» Image and question material:
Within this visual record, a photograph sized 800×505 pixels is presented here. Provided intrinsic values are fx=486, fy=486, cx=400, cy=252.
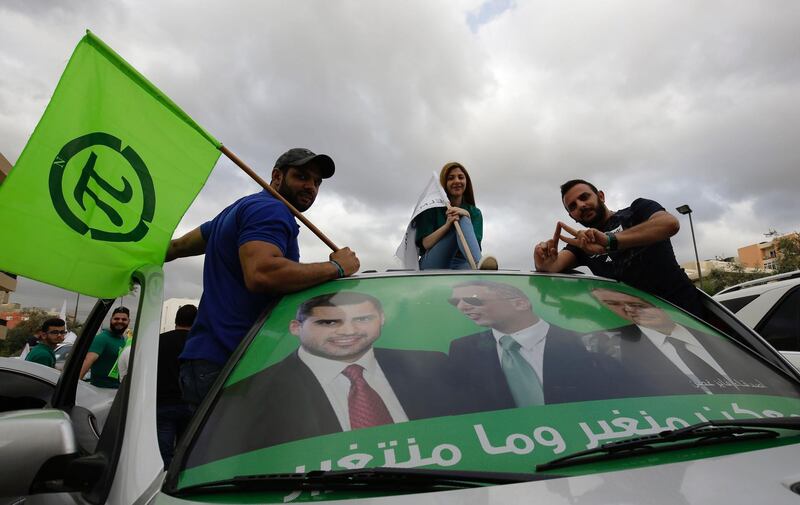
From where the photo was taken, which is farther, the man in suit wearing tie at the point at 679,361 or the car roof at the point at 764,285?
the car roof at the point at 764,285

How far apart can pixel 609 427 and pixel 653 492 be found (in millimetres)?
267

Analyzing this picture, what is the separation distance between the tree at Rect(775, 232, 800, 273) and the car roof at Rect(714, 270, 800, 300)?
26.6 metres

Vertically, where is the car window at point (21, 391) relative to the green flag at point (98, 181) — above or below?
below

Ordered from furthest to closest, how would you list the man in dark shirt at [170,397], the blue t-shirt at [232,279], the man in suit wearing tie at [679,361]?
the man in dark shirt at [170,397], the blue t-shirt at [232,279], the man in suit wearing tie at [679,361]

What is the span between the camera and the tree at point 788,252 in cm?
2603

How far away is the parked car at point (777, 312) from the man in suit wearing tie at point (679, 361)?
2907 mm

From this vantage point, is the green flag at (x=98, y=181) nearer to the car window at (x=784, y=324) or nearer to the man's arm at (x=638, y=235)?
the man's arm at (x=638, y=235)

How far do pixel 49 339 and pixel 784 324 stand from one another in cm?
929

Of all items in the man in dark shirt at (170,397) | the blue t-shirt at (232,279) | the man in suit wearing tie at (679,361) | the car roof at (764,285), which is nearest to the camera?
the man in suit wearing tie at (679,361)

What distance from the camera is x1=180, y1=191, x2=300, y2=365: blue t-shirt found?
2.08m

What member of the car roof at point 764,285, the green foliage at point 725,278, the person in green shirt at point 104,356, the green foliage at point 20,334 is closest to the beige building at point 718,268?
the green foliage at point 725,278

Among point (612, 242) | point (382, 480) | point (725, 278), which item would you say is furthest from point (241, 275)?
point (725, 278)

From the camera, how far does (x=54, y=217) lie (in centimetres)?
193

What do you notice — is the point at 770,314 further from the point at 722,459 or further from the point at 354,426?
the point at 354,426
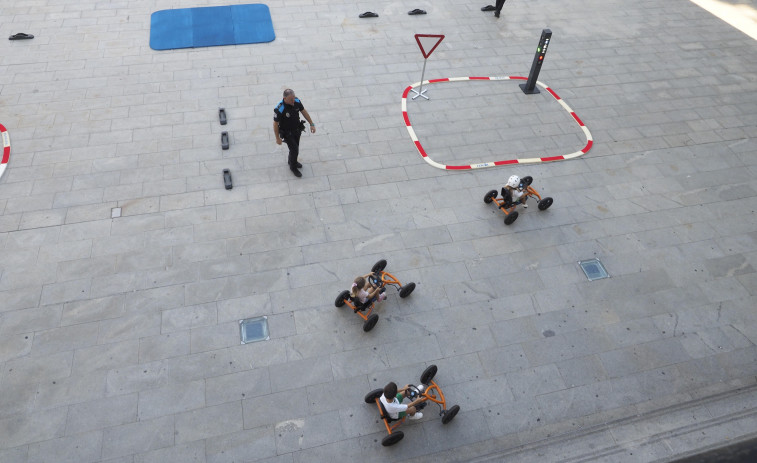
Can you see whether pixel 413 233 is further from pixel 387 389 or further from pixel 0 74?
pixel 0 74

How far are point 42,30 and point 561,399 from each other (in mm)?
18612

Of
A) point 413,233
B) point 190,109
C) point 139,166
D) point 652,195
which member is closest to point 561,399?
point 413,233

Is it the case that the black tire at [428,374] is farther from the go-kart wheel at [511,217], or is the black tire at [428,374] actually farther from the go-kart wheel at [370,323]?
the go-kart wheel at [511,217]

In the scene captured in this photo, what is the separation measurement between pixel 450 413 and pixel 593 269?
4889mm

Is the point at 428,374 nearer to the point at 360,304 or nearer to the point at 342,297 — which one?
the point at 360,304

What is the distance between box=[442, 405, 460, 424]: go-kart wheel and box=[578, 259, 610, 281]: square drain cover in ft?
14.8

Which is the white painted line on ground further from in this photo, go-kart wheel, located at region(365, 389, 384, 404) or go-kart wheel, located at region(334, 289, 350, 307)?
go-kart wheel, located at region(365, 389, 384, 404)

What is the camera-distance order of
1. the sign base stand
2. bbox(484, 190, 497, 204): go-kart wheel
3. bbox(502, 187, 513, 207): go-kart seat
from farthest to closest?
1. the sign base stand
2. bbox(484, 190, 497, 204): go-kart wheel
3. bbox(502, 187, 513, 207): go-kart seat

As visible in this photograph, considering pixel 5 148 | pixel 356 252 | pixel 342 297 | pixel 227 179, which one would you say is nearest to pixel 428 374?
pixel 342 297

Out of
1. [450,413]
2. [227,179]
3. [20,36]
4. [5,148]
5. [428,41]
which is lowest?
[450,413]

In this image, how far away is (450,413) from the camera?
25.0ft

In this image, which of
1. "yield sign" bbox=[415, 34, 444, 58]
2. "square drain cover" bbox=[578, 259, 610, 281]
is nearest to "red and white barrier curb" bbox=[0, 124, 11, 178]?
"yield sign" bbox=[415, 34, 444, 58]

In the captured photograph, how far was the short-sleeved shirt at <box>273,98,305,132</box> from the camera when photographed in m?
10.2

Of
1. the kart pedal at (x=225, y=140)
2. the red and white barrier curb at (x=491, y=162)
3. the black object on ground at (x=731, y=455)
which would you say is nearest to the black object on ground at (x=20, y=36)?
the kart pedal at (x=225, y=140)
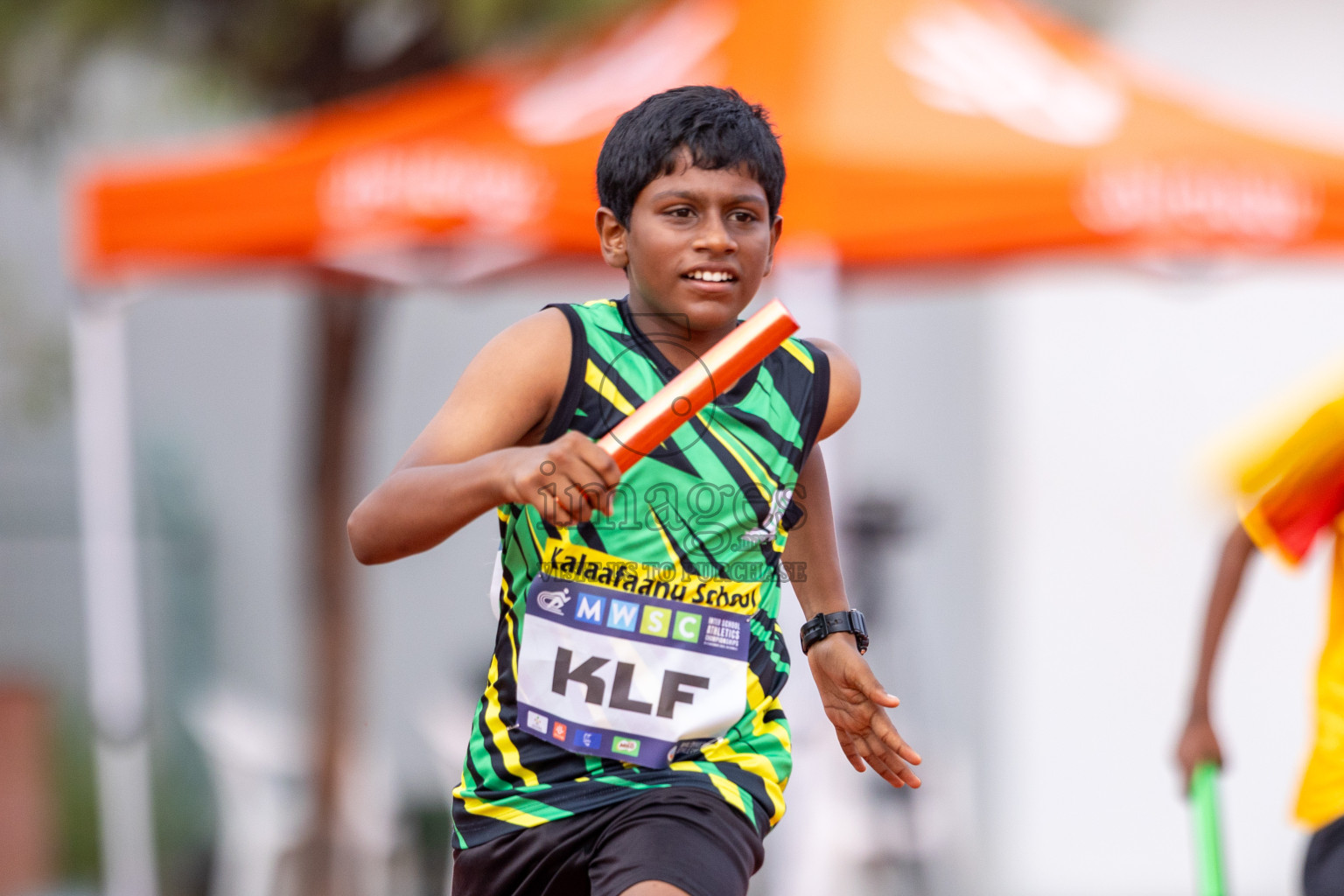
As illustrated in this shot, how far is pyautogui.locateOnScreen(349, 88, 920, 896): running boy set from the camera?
6.80ft

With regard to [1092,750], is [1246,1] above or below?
above

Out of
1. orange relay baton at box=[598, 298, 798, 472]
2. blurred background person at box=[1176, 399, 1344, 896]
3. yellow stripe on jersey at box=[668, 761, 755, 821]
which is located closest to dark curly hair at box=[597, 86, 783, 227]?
orange relay baton at box=[598, 298, 798, 472]

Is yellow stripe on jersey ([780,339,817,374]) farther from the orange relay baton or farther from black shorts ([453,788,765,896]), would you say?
black shorts ([453,788,765,896])

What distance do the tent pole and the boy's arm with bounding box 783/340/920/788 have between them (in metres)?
3.56

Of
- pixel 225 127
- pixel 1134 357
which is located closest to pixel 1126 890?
pixel 1134 357

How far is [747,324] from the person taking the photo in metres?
1.92

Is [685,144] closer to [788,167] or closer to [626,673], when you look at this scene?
[626,673]

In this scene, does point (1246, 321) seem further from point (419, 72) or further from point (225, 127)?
point (225, 127)

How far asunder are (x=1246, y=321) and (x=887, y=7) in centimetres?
310

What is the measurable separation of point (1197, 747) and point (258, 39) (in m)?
4.52

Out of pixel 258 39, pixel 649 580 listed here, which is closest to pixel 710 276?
pixel 649 580

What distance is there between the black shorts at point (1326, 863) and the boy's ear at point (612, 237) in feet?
5.04

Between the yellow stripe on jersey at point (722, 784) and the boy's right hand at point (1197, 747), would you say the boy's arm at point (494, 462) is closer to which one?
the yellow stripe on jersey at point (722, 784)

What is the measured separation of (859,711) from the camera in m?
2.24
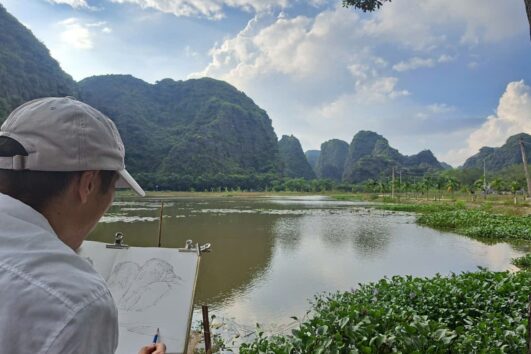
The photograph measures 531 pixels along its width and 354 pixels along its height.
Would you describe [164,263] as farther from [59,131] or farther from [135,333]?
[59,131]

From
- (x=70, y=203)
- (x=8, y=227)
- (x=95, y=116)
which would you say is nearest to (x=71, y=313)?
(x=8, y=227)

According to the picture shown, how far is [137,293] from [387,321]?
2315 millimetres

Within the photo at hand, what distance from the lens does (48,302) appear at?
62 centimetres

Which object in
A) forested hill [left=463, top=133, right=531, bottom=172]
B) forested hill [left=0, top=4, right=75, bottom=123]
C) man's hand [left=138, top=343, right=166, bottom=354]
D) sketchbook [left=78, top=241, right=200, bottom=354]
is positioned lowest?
sketchbook [left=78, top=241, right=200, bottom=354]

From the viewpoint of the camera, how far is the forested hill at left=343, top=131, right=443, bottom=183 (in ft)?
341

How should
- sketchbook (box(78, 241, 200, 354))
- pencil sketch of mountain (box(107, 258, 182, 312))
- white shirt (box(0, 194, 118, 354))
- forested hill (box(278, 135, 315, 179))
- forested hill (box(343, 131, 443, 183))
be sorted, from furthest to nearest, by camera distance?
forested hill (box(278, 135, 315, 179))
forested hill (box(343, 131, 443, 183))
pencil sketch of mountain (box(107, 258, 182, 312))
sketchbook (box(78, 241, 200, 354))
white shirt (box(0, 194, 118, 354))

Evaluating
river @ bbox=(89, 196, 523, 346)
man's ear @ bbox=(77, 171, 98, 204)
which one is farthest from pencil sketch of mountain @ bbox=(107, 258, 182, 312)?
man's ear @ bbox=(77, 171, 98, 204)

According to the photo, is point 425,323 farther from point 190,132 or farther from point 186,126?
point 186,126

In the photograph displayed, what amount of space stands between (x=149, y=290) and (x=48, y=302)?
3.05 metres

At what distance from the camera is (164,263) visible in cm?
365

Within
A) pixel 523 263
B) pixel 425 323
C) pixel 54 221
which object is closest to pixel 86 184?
pixel 54 221

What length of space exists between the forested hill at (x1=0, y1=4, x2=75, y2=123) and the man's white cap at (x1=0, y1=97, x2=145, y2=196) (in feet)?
188

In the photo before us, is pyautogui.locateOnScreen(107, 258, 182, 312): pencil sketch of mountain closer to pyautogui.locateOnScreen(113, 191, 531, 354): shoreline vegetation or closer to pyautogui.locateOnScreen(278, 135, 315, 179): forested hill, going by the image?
pyautogui.locateOnScreen(113, 191, 531, 354): shoreline vegetation

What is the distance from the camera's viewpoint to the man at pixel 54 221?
621 millimetres
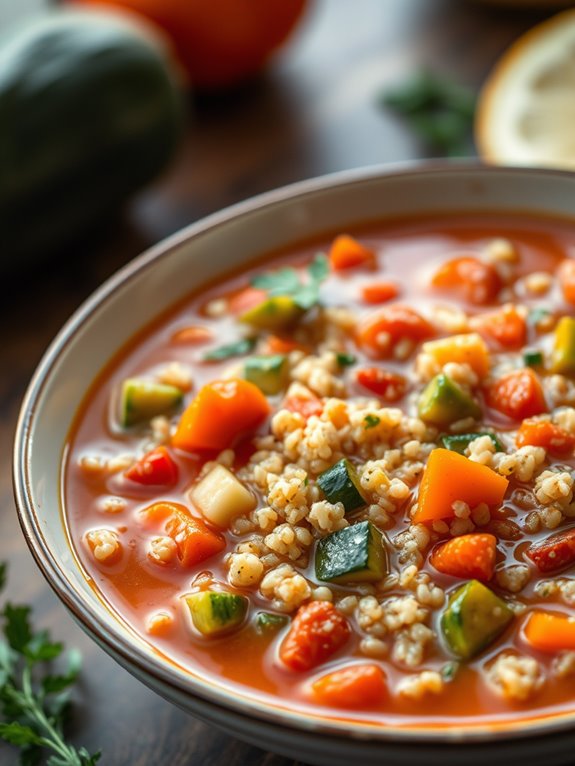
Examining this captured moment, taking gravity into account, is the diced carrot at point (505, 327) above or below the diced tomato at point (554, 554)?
above

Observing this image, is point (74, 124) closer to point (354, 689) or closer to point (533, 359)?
point (533, 359)

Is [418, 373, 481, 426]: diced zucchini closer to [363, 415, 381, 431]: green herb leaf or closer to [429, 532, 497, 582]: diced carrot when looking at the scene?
[363, 415, 381, 431]: green herb leaf

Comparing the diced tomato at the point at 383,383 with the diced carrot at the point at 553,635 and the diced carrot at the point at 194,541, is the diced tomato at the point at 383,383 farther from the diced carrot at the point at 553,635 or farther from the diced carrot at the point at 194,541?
the diced carrot at the point at 553,635

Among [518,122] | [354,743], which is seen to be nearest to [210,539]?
[354,743]

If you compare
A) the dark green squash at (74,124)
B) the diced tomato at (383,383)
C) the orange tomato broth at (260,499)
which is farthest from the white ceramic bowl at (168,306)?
the dark green squash at (74,124)

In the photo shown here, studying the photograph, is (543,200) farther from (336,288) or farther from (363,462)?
(363,462)

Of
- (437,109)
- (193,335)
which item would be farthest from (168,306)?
(437,109)

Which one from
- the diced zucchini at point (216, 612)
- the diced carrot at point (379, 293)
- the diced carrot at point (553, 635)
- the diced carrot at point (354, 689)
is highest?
the diced carrot at point (379, 293)
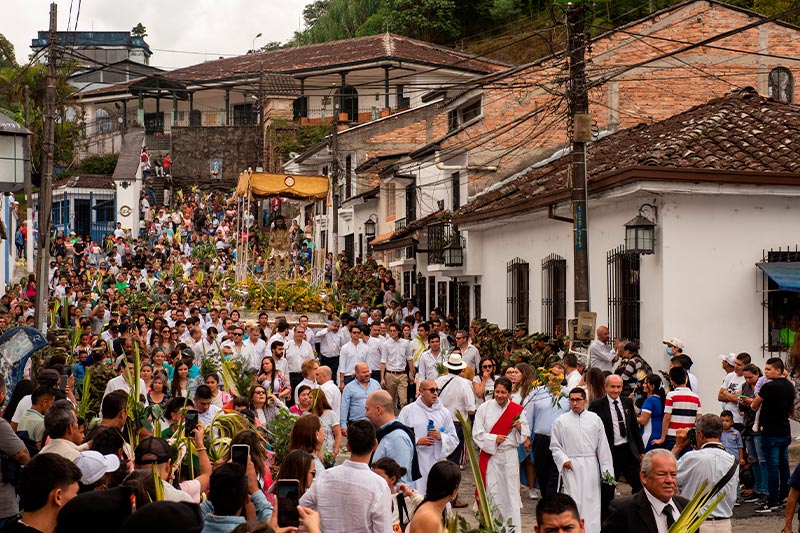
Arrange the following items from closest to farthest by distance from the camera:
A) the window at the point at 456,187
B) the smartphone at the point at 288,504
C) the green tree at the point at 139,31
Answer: the smartphone at the point at 288,504
the window at the point at 456,187
the green tree at the point at 139,31

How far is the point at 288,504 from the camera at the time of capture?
629cm

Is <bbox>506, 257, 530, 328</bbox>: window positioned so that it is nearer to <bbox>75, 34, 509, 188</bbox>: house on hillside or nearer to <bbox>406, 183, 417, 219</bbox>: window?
<bbox>406, 183, 417, 219</bbox>: window

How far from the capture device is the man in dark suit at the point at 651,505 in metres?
7.25

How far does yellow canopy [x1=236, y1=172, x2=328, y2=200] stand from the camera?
103 feet

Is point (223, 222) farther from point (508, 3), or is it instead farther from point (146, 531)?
point (146, 531)

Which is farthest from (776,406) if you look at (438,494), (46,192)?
(46,192)

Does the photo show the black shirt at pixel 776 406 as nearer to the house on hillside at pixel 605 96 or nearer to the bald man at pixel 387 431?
the bald man at pixel 387 431

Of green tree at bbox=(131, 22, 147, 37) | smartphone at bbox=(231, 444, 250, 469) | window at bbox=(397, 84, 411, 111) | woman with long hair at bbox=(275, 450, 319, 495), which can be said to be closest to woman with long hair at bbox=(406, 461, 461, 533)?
woman with long hair at bbox=(275, 450, 319, 495)

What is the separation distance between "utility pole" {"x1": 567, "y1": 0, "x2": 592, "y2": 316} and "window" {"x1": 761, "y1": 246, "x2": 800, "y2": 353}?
9.45 ft

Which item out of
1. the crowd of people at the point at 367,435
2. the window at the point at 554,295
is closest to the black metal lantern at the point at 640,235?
the crowd of people at the point at 367,435

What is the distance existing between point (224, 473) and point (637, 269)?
13026 mm

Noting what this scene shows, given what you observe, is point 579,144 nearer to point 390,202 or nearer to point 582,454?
point 582,454

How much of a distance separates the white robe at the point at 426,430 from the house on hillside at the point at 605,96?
44.7 ft

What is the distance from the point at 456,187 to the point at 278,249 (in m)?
5.34
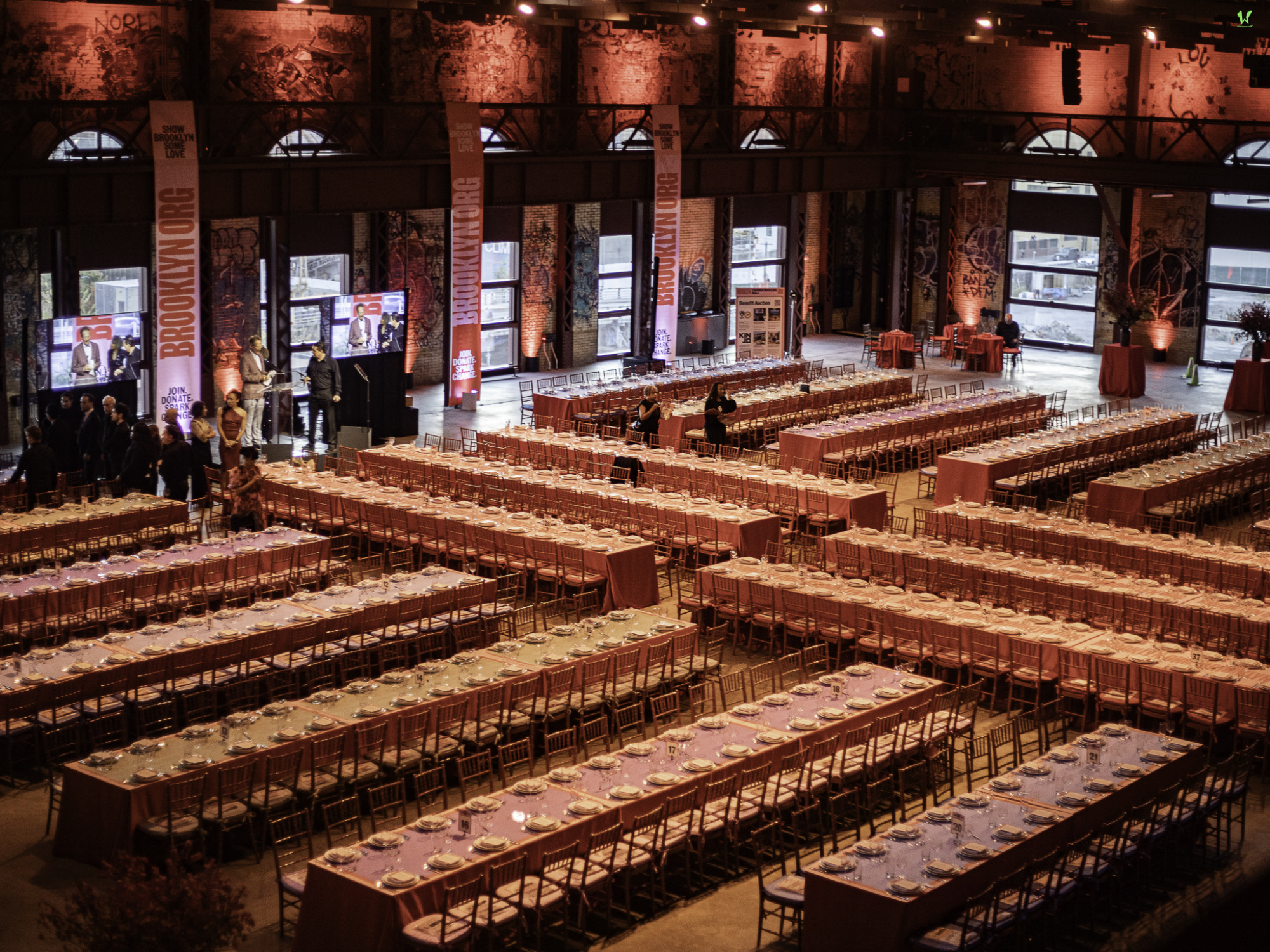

» Description of the task: Copy the lines of the material exactly as they appear, starting at the line containing "With regard to" and ending after the line containing "62 centimetres". Leave the pictures out of your copy.

» Result of the exercise:
With regard to [1092,750], is [1246,1] above or below?
above

Out of
1. orange relay baton at box=[598, 298, 798, 472]
2. blurred background person at box=[1176, 399, 1344, 896]
3. yellow stripe on jersey at box=[668, 761, 755, 821]
which is located closest to dark curly hair at box=[597, 86, 783, 227]?
orange relay baton at box=[598, 298, 798, 472]

Is yellow stripe on jersey ([780,339,817,374]) farther from the orange relay baton or farther from black shorts ([453,788,765,896]), would you say?
black shorts ([453,788,765,896])

What distance do the tent pole and the boy's arm with bounding box 783/340/920/788 have between them (in metres)?
3.56

Of
- pixel 225 127
- pixel 1134 357
which is located closest to pixel 1126 890?
pixel 1134 357

How far is [747,324] from the person taking the photo in metres?
1.92

Is [685,144] closer to [788,167] or closer to [626,673], when you look at this scene?
[626,673]

In this scene, does point (1246, 321) seem further from point (419, 72) or further from point (225, 127)?
point (225, 127)

How far asunder are (x=1246, y=321) and (x=887, y=7) in centimetres?
310

What is the measurable separation of point (1197, 747) and point (258, 39) (in m)?
4.52

Out of pixel 258 39, pixel 649 580 listed here, which is closest to pixel 710 276?
pixel 649 580

What distance is there between the black shorts at point (1326, 863) and the boy's ear at point (612, 237) in feet?
5.04

Between the yellow stripe on jersey at point (722, 784) and the boy's right hand at point (1197, 747), would you say the boy's arm at point (494, 462) is closer to which one?
the yellow stripe on jersey at point (722, 784)

What is the measured separation of (859,711) from the camera in m?
2.24
The photograph measures 531 pixels along its width and 354 pixels along its height.
Would you describe [164,263] as farther from [59,131] or farther from [135,333]?
[59,131]

From
- (x=70, y=203)
- (x=8, y=227)
- (x=95, y=116)
which would you say is nearest to (x=71, y=313)?
(x=8, y=227)

According to the picture shown, how far is [137,293] from [387,321]?
2315 millimetres

Within the photo at hand, what distance from the lens does (48,302) appear at?
62 centimetres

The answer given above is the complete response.